A pipeline company owned by Energy Transfer Partners LP and Phillips 66 Partners LP moved its case up a level to try to block a U.S. district court ruling that stopped construction on the company's $750 million oil pipeline project in Louisiana.

Bayou Bridge Pipeline LLC told the U.S. District Court for the Middle District of Louisiana on Feb. 26 that it had appealed a district judge's decision that granted project opponents an injunction stopping construction. (U.S. Court of Appeals for the 5th Circuit docket 18-30257)

On Feb. 23, the district judge halted construction until a lawsuit over the Bayou Bridge expansion project is resolved. The judge's order was part of a case in which the Sierra Club, Waterkeeper Alliance, other environmental groups and the Louisiana Crawfish Producers Association-West sued the U.S. Army Corps of Engineers over a permit for the project, which would cross wetlands in the Atchafalaya Basin. The groups said the Army Corps had violated environmental laws in issuing the permit. (U.S. District Court for the Middle District of Louisiana docket 3:18-cv-00023)

The project is designed to move North American crude oil to Gulf Coast refineries. A first phase of the Bayou Bridge pipeline went into service in April 2016 and delivers crude oil from terminal hub facilities in Nederland, Texas, to terminals and refineries in Lake Charles, La. A new phase would put in place 163 miles of 24-inch-diameter pipeline between Lake Charles and St. James, La., where crude will be redistributed to refineries on the Louisiana Gulf Coast. Bayou Bridge said 88% of the new pipeline will run parallel to other infrastructure such as roads, powerlines and other pipelines.

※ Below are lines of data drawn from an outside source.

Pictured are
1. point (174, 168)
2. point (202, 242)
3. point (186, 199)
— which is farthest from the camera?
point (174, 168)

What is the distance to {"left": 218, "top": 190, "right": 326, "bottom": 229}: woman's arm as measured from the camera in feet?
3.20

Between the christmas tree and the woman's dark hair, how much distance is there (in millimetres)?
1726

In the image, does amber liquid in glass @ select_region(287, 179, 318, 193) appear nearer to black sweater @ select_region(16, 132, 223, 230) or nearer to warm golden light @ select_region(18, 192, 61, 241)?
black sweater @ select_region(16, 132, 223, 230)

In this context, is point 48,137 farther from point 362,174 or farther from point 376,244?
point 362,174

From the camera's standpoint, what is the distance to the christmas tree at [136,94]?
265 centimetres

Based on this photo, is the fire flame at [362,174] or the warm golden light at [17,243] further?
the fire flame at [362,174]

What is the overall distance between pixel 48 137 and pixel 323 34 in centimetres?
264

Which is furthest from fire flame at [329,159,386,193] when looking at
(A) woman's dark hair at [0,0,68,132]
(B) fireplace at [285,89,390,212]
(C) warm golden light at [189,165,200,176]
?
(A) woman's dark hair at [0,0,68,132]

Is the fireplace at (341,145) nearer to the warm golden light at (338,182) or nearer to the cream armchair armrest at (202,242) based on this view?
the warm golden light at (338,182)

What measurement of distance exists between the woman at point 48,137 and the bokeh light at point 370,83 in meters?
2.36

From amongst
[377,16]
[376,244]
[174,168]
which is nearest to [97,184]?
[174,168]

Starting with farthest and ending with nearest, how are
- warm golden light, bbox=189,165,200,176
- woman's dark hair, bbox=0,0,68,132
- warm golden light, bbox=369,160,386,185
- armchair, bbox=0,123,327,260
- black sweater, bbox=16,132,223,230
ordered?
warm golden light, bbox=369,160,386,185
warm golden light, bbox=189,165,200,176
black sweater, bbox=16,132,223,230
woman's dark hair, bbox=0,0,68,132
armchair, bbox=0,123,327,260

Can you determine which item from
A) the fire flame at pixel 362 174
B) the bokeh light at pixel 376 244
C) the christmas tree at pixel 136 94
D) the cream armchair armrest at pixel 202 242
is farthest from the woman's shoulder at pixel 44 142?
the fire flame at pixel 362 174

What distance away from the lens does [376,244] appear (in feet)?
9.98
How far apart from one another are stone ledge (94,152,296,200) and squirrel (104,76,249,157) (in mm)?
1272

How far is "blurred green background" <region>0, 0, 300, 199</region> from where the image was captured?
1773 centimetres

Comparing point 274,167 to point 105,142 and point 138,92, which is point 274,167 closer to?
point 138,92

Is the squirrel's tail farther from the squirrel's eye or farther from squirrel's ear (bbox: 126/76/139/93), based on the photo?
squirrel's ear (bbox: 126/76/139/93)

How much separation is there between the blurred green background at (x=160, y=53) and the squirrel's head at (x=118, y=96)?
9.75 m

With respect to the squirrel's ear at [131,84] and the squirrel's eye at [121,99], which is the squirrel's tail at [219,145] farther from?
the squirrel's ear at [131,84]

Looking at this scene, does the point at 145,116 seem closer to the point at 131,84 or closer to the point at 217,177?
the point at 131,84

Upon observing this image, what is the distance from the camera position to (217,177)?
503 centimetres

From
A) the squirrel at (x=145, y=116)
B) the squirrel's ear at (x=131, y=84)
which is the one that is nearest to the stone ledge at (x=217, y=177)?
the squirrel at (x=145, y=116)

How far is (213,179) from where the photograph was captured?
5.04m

In a statement on its website, Bayou Bridge said the local organization Louisiana Rise has bought property along the pipeline route to establish a "cultural learning and ceremony space" and to hold protests. Large, sustained protests in North Dakota and litigation by Sioux tribes and environmental groups held up another Energy Transfer oil transportation project, the $3.8 billion Dakota Access pipeline, which went into service in June 2017.

Energy Transfer Partners holds a 60% stake in Bayou Bridge and is the project's operator.